As this scenario begins, proceeds and ends, a dissipative structure (a literal thermodynamic “bubble”) forms, grows, possibly shrinks and eventually disappears. Entropy production versus time can often be graphed as a roughly bell-shaped curve, giving a graphic illusion of a rising bubble.
Bubbles Involving Life
Populations of living organisms can experience thermodynamics bubbles. A bacteria colony placed in a media dish full of nutrients faces a potential of fixed magnitude. Each bacterium fills the role of a heat engine, producing both work and entropy. The bacteria reproduce exponentially, increasing the consumption of potential entropy exponentially. Eventually, it becomes increasingly difficult for the bacteria to locate nutrients[1], decreasing their efficiency. As efficiency decreases, the bacteria will reproduce at a slower rate and eventually stop functioning.
Ultimate Bubbles
Ultimately, all potentials are fixed in magnitude. Possibly, the entire Big Bang and its progression could be viewed as a bubble. In practice, many potentials are renewable to a limited extent. For example, as long as the Sun shines upon the Earth in cold space, a potential will exist there.
Series of Bubbles
As long as a system maintains the ability to produce new heat engines, then instead of a single bubble, there will be a series of bubbles over time. There are several reasons that systems form bubbles instead of maintaining a single flow. Chaos (in the mathematical sense) provides one reason. Another reason is that a series of bubbles may provide for an overall higher entropy production rate than a more steady, consistent rate of production. Heat engines in a bubble may be able to obtain much higher efficiency during a bubble than during steady state, so that the average production in a series of bubbles may be much higher than during a steady flow, despite the below average production between bubbles.

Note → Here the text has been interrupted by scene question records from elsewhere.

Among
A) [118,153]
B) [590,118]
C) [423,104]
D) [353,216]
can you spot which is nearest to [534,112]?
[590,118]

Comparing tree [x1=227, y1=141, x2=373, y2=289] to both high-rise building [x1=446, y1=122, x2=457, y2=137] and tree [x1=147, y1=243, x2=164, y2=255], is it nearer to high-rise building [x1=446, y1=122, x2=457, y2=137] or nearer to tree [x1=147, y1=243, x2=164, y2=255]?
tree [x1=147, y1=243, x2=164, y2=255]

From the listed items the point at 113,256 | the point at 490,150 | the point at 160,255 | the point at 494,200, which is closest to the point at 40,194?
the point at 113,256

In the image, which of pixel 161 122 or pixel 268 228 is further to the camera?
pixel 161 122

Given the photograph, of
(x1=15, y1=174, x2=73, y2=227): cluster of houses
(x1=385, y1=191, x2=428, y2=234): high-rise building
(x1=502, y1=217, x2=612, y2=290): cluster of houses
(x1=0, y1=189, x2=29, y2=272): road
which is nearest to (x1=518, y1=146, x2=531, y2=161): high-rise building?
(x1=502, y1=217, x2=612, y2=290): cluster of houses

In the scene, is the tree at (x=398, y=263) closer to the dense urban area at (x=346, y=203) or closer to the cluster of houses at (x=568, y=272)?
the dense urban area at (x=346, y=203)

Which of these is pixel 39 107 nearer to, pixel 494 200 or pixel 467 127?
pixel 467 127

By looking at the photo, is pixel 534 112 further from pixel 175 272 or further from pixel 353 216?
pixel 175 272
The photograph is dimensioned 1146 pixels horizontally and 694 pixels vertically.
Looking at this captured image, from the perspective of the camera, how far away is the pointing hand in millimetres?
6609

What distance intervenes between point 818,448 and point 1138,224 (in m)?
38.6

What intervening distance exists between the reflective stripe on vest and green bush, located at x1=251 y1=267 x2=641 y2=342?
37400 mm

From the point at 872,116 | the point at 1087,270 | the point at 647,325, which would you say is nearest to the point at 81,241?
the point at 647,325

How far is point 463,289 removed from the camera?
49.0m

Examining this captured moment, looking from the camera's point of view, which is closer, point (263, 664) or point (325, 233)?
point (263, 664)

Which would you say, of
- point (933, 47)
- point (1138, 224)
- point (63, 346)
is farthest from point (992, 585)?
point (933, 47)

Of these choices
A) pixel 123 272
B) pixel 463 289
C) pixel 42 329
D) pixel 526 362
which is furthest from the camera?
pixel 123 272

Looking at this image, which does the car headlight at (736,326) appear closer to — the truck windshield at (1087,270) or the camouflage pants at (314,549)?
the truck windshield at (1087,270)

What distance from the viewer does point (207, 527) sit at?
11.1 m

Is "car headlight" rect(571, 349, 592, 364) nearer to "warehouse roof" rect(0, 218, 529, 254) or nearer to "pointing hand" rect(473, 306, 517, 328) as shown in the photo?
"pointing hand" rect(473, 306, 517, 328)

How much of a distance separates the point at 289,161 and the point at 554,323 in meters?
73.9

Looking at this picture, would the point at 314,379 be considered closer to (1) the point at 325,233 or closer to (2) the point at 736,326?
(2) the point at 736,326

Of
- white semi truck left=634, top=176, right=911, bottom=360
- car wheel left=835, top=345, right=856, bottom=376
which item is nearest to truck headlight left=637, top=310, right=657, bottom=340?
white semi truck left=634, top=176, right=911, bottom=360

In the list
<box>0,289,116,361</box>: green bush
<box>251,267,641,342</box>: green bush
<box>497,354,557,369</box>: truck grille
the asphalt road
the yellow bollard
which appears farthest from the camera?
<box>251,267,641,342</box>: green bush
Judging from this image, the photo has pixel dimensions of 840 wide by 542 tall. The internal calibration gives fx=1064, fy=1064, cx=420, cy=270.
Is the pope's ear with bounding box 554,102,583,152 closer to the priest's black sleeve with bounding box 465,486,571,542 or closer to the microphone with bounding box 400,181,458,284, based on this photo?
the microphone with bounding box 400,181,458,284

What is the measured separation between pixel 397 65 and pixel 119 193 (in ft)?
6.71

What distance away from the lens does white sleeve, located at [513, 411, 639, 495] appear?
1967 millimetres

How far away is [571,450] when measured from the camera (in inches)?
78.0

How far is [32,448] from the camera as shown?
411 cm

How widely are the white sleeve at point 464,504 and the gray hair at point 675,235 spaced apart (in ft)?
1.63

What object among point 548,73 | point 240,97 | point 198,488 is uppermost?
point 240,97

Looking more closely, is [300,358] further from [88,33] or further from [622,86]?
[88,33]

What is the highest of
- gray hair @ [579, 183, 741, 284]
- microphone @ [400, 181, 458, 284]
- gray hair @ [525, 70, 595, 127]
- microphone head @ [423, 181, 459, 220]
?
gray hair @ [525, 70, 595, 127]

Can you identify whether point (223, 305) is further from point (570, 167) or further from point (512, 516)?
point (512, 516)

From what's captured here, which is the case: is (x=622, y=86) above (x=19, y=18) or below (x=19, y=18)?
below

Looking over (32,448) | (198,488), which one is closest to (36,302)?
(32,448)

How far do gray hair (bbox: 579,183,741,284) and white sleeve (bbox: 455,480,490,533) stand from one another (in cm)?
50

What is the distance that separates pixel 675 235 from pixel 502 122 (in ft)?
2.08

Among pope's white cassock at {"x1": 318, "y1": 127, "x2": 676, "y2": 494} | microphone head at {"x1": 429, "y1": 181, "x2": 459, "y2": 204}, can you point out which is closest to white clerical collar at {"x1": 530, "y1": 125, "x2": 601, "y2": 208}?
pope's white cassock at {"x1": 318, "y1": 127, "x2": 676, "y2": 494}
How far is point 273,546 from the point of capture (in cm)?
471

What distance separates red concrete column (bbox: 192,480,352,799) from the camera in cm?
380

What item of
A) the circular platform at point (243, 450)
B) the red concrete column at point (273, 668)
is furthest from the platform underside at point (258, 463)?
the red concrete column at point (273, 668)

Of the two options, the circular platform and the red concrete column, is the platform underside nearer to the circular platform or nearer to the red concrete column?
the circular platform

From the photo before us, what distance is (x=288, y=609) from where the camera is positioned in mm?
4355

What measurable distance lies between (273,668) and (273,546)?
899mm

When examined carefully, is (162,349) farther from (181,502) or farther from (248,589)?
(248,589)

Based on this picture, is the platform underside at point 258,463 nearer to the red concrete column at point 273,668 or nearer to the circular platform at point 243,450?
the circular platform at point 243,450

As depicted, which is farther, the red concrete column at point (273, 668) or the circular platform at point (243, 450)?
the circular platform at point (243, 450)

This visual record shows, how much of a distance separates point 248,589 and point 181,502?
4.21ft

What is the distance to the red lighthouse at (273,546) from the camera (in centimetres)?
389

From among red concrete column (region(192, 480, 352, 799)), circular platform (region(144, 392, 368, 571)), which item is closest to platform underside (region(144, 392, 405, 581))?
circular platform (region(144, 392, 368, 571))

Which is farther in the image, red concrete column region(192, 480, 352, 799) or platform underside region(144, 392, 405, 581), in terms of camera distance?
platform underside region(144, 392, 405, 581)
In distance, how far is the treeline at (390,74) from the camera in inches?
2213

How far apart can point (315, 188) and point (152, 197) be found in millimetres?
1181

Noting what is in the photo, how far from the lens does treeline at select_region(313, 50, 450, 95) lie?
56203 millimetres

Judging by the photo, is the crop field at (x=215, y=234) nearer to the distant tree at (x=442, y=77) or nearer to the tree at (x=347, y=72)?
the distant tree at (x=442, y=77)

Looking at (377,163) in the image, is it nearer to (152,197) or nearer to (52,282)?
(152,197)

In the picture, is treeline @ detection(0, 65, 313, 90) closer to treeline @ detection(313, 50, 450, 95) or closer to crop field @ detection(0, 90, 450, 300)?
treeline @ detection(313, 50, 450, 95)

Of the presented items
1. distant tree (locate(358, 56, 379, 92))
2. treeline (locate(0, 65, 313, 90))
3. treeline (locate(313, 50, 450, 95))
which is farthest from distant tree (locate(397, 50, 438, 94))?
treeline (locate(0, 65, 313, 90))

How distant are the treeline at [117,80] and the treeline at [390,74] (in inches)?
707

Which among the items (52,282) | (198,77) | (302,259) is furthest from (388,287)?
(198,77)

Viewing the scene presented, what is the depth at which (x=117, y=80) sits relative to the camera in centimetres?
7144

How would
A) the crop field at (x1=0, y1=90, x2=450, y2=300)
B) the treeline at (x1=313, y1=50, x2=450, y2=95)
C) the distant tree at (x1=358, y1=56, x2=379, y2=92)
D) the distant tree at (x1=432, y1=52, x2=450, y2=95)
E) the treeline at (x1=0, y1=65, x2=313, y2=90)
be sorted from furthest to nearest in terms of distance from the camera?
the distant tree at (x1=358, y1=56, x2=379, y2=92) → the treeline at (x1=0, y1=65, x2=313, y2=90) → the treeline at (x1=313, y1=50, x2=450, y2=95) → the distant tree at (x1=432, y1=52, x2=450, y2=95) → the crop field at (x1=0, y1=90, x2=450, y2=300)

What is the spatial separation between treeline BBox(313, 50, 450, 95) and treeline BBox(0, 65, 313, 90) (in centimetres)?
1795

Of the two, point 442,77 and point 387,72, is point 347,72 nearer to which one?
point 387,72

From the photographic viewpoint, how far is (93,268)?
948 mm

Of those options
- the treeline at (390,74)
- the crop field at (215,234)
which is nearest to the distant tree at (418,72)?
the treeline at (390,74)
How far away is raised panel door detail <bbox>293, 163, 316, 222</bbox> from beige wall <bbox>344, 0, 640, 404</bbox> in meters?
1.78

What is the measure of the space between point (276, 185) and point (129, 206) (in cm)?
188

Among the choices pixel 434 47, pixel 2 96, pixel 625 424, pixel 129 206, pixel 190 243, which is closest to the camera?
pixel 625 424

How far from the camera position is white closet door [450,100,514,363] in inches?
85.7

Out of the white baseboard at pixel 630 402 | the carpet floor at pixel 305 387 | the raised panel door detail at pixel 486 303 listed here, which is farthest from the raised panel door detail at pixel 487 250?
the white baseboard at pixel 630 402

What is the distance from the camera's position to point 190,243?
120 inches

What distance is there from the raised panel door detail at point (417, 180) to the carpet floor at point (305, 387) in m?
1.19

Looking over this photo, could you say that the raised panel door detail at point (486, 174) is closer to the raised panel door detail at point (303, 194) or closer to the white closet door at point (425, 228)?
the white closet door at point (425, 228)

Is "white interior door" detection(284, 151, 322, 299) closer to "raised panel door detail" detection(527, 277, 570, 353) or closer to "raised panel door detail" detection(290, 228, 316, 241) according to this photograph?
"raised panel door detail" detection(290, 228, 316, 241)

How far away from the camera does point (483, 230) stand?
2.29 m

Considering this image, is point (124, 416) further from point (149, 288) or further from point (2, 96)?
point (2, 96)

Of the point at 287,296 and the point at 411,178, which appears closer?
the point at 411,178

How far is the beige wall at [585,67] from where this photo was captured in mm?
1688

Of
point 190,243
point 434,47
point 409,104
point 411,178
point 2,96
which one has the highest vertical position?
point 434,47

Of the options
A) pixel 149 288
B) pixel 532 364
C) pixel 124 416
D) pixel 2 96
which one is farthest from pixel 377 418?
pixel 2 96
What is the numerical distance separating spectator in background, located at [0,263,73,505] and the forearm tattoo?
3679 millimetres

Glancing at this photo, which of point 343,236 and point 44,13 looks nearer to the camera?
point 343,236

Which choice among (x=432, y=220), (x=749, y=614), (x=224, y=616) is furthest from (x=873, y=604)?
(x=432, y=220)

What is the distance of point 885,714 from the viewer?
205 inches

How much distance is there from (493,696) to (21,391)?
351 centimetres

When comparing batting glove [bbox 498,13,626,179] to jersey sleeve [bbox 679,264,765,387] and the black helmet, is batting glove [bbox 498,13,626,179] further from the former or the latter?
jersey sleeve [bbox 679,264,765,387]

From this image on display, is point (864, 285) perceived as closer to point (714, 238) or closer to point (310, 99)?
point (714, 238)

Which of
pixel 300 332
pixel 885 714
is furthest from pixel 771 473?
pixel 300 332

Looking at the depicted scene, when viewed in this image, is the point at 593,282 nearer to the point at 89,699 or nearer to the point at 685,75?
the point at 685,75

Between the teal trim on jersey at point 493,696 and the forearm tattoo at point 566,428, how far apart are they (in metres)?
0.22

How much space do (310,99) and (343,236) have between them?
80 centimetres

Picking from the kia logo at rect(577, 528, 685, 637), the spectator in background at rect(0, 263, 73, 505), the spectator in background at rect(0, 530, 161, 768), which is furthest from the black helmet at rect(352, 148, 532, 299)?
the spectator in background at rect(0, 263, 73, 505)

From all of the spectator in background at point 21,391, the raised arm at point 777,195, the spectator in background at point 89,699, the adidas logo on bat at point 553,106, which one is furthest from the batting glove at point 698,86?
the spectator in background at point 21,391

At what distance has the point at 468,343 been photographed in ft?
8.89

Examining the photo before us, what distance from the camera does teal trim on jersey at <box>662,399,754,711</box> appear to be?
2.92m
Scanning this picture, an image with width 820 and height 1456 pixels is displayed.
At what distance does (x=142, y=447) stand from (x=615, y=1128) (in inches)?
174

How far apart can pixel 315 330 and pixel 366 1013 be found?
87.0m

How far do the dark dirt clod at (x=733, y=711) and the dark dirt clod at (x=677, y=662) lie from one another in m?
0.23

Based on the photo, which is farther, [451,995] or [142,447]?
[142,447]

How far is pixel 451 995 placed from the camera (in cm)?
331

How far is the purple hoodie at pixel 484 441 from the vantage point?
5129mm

Overshoot and the Predator-Prey Cycle
Yet even in the case of a flow, the rate of replenishment will be limited. Yet the rate of engine reproduction may have continued beyond carrying capacity. This can be called overshoot, a systematic “momentum” in a sense. In this case, even the flow can be treated as a substantially fixed (or “conserved” in the physics sense) quantity. A thermodynamic bubble will form.
Another case such as predator-prey cycles can also form where overshoot occurs, where the population of a predator overshoots the available prey, reducing both the population of the predators and the prey, so that there are cycles where the population of the predator is always “reacting “ to the population of the prey. Predator-prey cycles can also be expressed in terms of flows, bubbles and efficiencies.
Notes and References
[1]Or escape toxins produced by the colony.